The Challenge for Canadian Port Security & Policing
BY MIKE TODDINGTON
© 2008 FrontLine Security (Vol 3, No 4)

As identified by the Canada Council, competing ports in the U.S. have a much better foundation under which to work. American ports are publicly owned, and port officials are elected locally, therefore, port developments in the local public interest receive grants derived from local taxation. Alternatively, limited human and financial resources continue to present a significant disadvantage for Canadian ports.

Considering that much of the container cargo arriving at Canadian ports is destined for the U.S., we must remain competitive with their ports, particularly in terms of security. Let us examine the overall protection of ports. The phrase ‘protective services’ is widely used to define the three distinct components of security, law enforcement and emergency response.

A significant difference between Canadian seaports and those of other countries in the world is that Canada does not have dedicated port police employed directly by the ports as part of their protective services. The International Association of Airport and Seaport Police (IAASP) believes that dedicated port policing is the key to providing effective protective services to ports, particularly in cases of widespread crisis when local law enforcement and emergency services may not be available to respond.

Commerce vs Security
When discussing security for all ports, one must remember that there are two important competing priorities. In the first instance, the ports are responsible for the movement of cargo and passengers in the most cost-effective and expeditious manner. Security, on the other hand, does not attach the same value to the expeditious movement of passengers and cargo, otherwise security standards would be rendered largely ineffective. Any law enforcement activity that is likely to interfere with cargo or passenger flow is regarded by the industry as an encumbrance and an effective loss of revenue.

The following international situations clearly illustrate this common conflict of priorities:

Fiji has just announced that it will disband the 180 member security force at its ports. This has come as a result of pressure from the industry not to pay the cost of security which increases cost of imported merchandize. Under the previous system, one in five containers entering the ports of Fiji was underwent security scanning. The Fiji military has expressed concern about the national security risks of importation of illicit drugs and materiel to support terrorist activity. The industry, however, has discounted these criticisms, saying that the security risks to ports are low and that the cost of security is too high.

In the UK, the London Metropolitan Police, because of increased security threats at Heathrow Airport, spend 7 million pounds per year providing security of the airport. In one of the terminals, as many as four heavily-armed police officers patrol together when there are heightened security alerts. Heathrow airport is operated by a private company with profits going to shareholders. Some feel that the airport operator should therefore be made to pay for the increased security provided by the police rather than the tax paying public.
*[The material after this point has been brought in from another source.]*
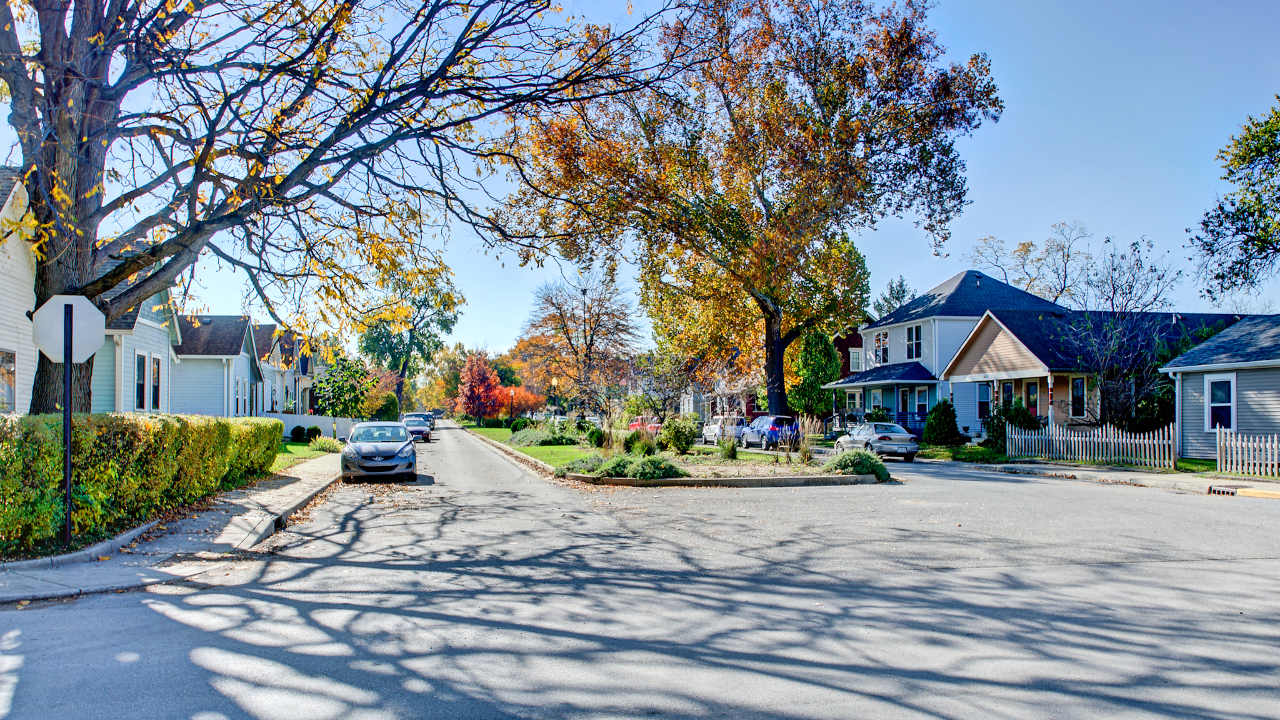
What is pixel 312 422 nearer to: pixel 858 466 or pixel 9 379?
pixel 9 379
The British Association of Chiefs of Police has identified the same problem with other airports across the country and is now asking the government for a surcharge on all airline tickets for flights through UK airports to pay for the policing services.

As you can see, in ports there is a universal challenge of striking an acceptable balance between the expeditious movement of passengers and cargo and effective security and law enforcement.
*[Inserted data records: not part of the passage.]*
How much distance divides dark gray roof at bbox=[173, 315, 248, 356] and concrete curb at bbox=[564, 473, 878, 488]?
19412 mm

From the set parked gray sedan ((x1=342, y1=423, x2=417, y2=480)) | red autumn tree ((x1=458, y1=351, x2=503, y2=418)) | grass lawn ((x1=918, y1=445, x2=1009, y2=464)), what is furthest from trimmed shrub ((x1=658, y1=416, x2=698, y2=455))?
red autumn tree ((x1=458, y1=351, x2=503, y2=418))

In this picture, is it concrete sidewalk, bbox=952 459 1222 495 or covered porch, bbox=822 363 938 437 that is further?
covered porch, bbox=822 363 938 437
In Canada, more thought must be given to who will pay for high alert port security that requires the presence of heavily armed police on site. What outside agreements, protocols and planning arrangements are in place when our ports are unable to protect themselves?

In times of crisis or increased threat, heightened security will be expected at seaports. If competing ports in the U.S. have a superior ‘protective services’, they will have a competitive advantage over Canadian ports if, and when, threats and exposures increase.

Under the previous nationally mandated ‘protective services programme’ the Ports Canada Police were responsible for the administration of the overall programme through Ports Canada in Ottawa, accountable directly to the Minister of Transport to maintain proper standards in national seaports.

In the mid 1990’s the Port Corporations and industry obtained autonomy for the ports and severance from the National Port System under Ports Canada. The premise was to make Canadian ports more competitive. Under the new Marine Act ports would be renamed as Port Authorities providing their own security and as a city and municipal tax payer entitled to call the local police when needed. The system works when there is peace and good order and there are no specific or serious threats or exposures relating to security, law enforcement or emergencies.

Dedicated port policing provides a much better and reliable service than outside police services, since the latter view the policing of ports as a temporary assignment and an extension of their own authority and jurisdiction. There is also a serious gap in coordinating with specialist port police agencies in other countries that have a greater mandate to support the industry. Another important matter, national security, must be taken into consideration when comparing Canadian ports to others.

Port authorities in the United States consider themselves part of the critical infrastructure to protect their country. The U.S., already targeted by acts of terrorism, has a heightened awareness of the need for the most effective security, law enforcement and business resumption programs in their ports. They often initiate security measures beyond mandated requirements. The U.S. and other ports promote their police and security as a marketing tool to demonstrate how they are safeguarding their ports and goods in the public and national interest.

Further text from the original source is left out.